1760-04-22, de Étienne François de Choiseul-Stainville, duc de Choiseul à Voltaire [François Marie Arouet].

La lettre que vous me confiez datée de Frieberg du 25 mars, mon cher solitaire, me paraît d'autant plus extraordinaire que j'en ai vu une du même personnage et à peu près du même temps, qui n'avait pas le ton si fier.
Quoi qu'il en soit, je vous prie d'assurer le roi de Prusse que je suis son humble serviteur, que je respecte profondément sa dignité de roi, mais qu'hors la personne de mon maître que j'aime, je ne me soucie pas plus des autres rois de la terre que des chartiers de Touquin, même de ceux de Berlin, s'il en reste dans ce petit et malheureux pays. Vous ajouterez à s. m. p., et je vous demande en grâce, que je lui défie de jouer un tour approuvé des honnêtes gens à un ministre qui quitterait sa place avec le plus grand plaisir du monde, qui croit que la paix est un bien nécessaire et qui voudrait au prix de son sang la procurer; qui sert un maître qui ne veut pas acquérir un pouce de terrain sur le continent, et qui consentira pour la tranquillité de son royaume de payer dans les autres parties du monde parce qu'il a été battu. Vous pouvez ajouter que je jure de bonne foi que je n'ai nulle ambition, mais en revanche j'aime mon plaisir à la folie, je suis riche; j'ai une très belle et très commode maison à Paris; ma femme a beaucoup d'esprit; ce qui est fort extraordinaire, elle ne me fait pas cocu; ma famille et ma société me sont agréables infiniment; j'aime à faire enrager Dargental, à boire et à dire des folies jusqu'à 4 heures du matin avec m. de Richelieu. On a dit que j'avais des maîtresses passables, je les trouve, moi, délicieuses; dites moi, je vous prie, quand les soldats du roi de Prusse auraient douze pieds, ce que leur maître peut faire à tout cela; je ne lui connais que deux tours à me jouer, celui de me faire jeter un sort pour que je sois impuissant (si je m'en doute, j'irai à la messe de paroisse où, au prône, l'on exorcise les maléfices), ou bien me faire ordonner par un article de la paix de lire une deuxième fois les œuvres du philosophe de Sans-Souci, sans goût, sans vers, etc., hors ceux qui sont pillés. Je vous avoue que véritablement ce serait un tour, car je n'ai jamais rien lu de si ennuyeux.

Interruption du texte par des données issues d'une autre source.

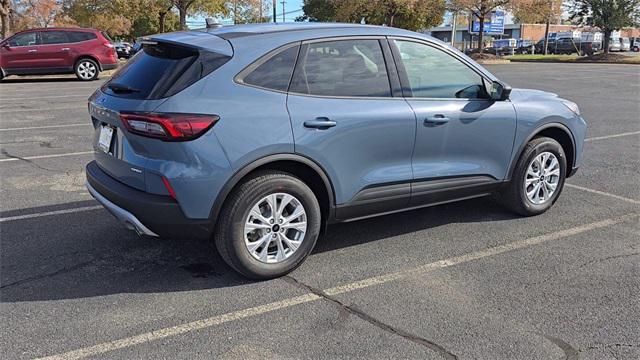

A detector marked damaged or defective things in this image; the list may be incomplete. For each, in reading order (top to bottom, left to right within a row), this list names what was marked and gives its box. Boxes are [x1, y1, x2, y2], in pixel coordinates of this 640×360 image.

parking lot crack [282, 276, 458, 358]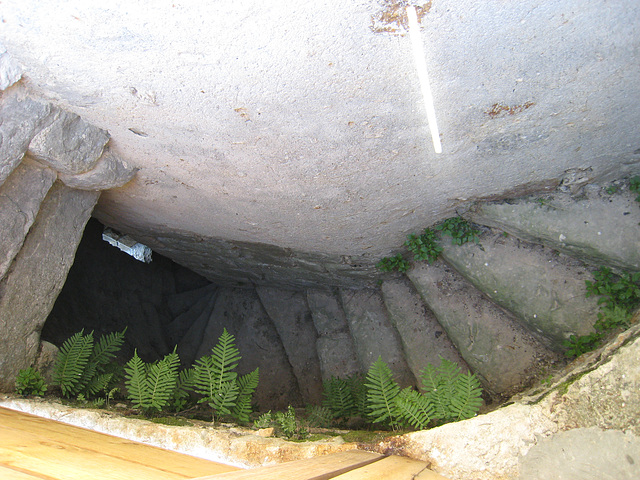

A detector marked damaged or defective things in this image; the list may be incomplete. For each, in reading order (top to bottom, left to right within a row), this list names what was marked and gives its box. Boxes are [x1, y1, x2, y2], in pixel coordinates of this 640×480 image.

rusty stain [368, 0, 432, 35]
rusty stain [484, 101, 536, 117]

Au reste, votre réponseà la lettre de Luc est charmante, excepté ce que vous dites de moi, qui n'est pas juste et que je ne mérite point. Je crois qu'il n'y a pas de mal que vous continuiez le commerce; nous aurons le plaisir de voir de temps en temps comment un roi chante dans la rue des impertinences quand il a peur; mais prenez garde de ne rien mettre dans vos lettres qui puisse être communiqué; car j'ai des certitudes physiques que cet honnête homme de Luc fait une gazette des confidences les plus intimes qu'il cherche à se procurer. Il faut prendre son parti; nous n'embellirons pas ce naturel pervers; mais, qu'il aboie, morde ou lèche, il faut suivre son système, faire le bien et même le sien dès que l'occasion s'en présentera, sans humeur de notre part, mais avec honneur.

Madame de Pompadour vous aime de tout son cœur, elle le dit sans cesse; je suis cause qu'elle ne vous a pas répondu parce que j'ai oublié de lui rendre la lettre que vous lui avez écrite, à laquelle je m'étais chargé de vous répondre que l'on ne pouvait pas faire ce que vous désiriez pour m. de Langallerie, par cent mille raisons. On n'a pas encore épuisé la classe des fils de blessés à l'Ecole militaire, mm. de Langallerie ne pourront y entrer de vingt ans d'ici; le père et la mère ne peuvent pas être reçus en France comme regnicoles, dont je suis bien fâché. L'on m'a montré une Médine dont je suis enchanté; j'aime mieux cette femme que toutes celles que j'ai aimées; la chère épouse du héros n'est pas mal, mais le mari, dieu me pardonne, il est un peu trop blafard. En tout, les deux premiers actes et le cinquième m'enchantent; les deux autres seront bien au milieu. J'ai vu aussi deux chants de la Pucelle; je les ai trouvés si jolis que je les viens de prêter à ma femme. Allons, je perds mon temps à bavarder avec vous; l'écriture et la mauvaise diction de cette lettre vous mettront à la torture. Mon amitié tendre et véritable pour vous obtiendra mon pardon.